[Spatial reasoning data based on images]
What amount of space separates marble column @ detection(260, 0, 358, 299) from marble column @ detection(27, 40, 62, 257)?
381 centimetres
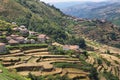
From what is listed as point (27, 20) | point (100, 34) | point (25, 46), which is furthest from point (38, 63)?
point (100, 34)

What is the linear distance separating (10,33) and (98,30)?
105 m

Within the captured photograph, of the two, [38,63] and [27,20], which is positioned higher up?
[27,20]

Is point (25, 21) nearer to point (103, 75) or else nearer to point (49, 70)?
point (103, 75)

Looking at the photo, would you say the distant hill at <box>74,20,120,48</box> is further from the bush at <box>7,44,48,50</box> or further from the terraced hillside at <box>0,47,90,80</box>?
the terraced hillside at <box>0,47,90,80</box>

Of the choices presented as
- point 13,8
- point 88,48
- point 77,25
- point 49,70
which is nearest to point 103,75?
point 49,70

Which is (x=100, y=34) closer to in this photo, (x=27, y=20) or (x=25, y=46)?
(x=27, y=20)

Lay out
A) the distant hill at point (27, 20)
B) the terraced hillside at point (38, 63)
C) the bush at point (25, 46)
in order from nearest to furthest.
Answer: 1. the terraced hillside at point (38, 63)
2. the bush at point (25, 46)
3. the distant hill at point (27, 20)

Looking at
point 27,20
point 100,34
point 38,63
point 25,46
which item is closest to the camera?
point 38,63

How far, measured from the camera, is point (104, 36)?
614 ft

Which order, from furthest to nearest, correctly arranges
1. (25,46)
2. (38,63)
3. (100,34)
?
(100,34) → (25,46) → (38,63)

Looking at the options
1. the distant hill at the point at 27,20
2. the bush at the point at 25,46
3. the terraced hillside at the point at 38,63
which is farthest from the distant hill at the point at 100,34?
the terraced hillside at the point at 38,63

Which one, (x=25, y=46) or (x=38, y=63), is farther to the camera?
(x=25, y=46)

Your objective: Rewrite all of the data above as a numbered list, one line per item, skipping the blank lines. Leave the pictures out.

Result:
1. What amount of space separates marble column @ detection(260, 0, 358, 299) from marble column @ detection(27, 40, 62, 257)?
2. 381 centimetres
3. From what is listed as point (27, 20) | point (100, 34) | point (25, 46), which is furthest from point (38, 63)?
4. point (100, 34)
5. What is the linear distance separating (10,33) and (98,30)?
6. 105 m
7. Within the captured photograph, of the two, [38,63] and [27,20], which is positioned higher up?
8. [27,20]
9. Is point (25, 21) nearer to point (103, 75) or else nearer to point (49, 70)?
10. point (103, 75)
11. Looking at the photo, would you say the distant hill at <box>74,20,120,48</box> is further from the bush at <box>7,44,48,50</box> or further from the terraced hillside at <box>0,47,90,80</box>?
12. the terraced hillside at <box>0,47,90,80</box>
13. Of the choices presented as
14. - point 13,8
15. - point 88,48
16. - point 77,25
17. - point 49,70
18. which is nearest to point 103,75?
19. point 49,70
20. Which is (x=100, y=34) closer to in this photo, (x=27, y=20) or (x=25, y=46)?
21. (x=27, y=20)
22. Lay out
23. A) the distant hill at point (27, 20)
24. B) the terraced hillside at point (38, 63)
25. C) the bush at point (25, 46)
26. in order from nearest to furthest.
27. Answer: 1. the terraced hillside at point (38, 63)
28. 2. the bush at point (25, 46)
29. 3. the distant hill at point (27, 20)
30. Looking at
31. point 27,20
32. point 100,34
33. point 38,63
34. point 25,46
35. which item is closest to the camera?
36. point 38,63
37. How far, measured from the camera, is point (104, 36)?
38. 614 ft
39. Which order, from furthest to nearest, correctly arranges
40. 1. (25,46)
41. 2. (38,63)
42. 3. (100,34)
43. ?
44. (100,34) → (25,46) → (38,63)
45. Looking at the options
46. 1. the distant hill at the point at 27,20
47. 2. the bush at the point at 25,46
48. 3. the terraced hillside at the point at 38,63
49. which is farthest from the distant hill at the point at 100,34?
50. the terraced hillside at the point at 38,63
51. Which one, (x=25, y=46) or (x=38, y=63), is farther to the camera?
52. (x=25, y=46)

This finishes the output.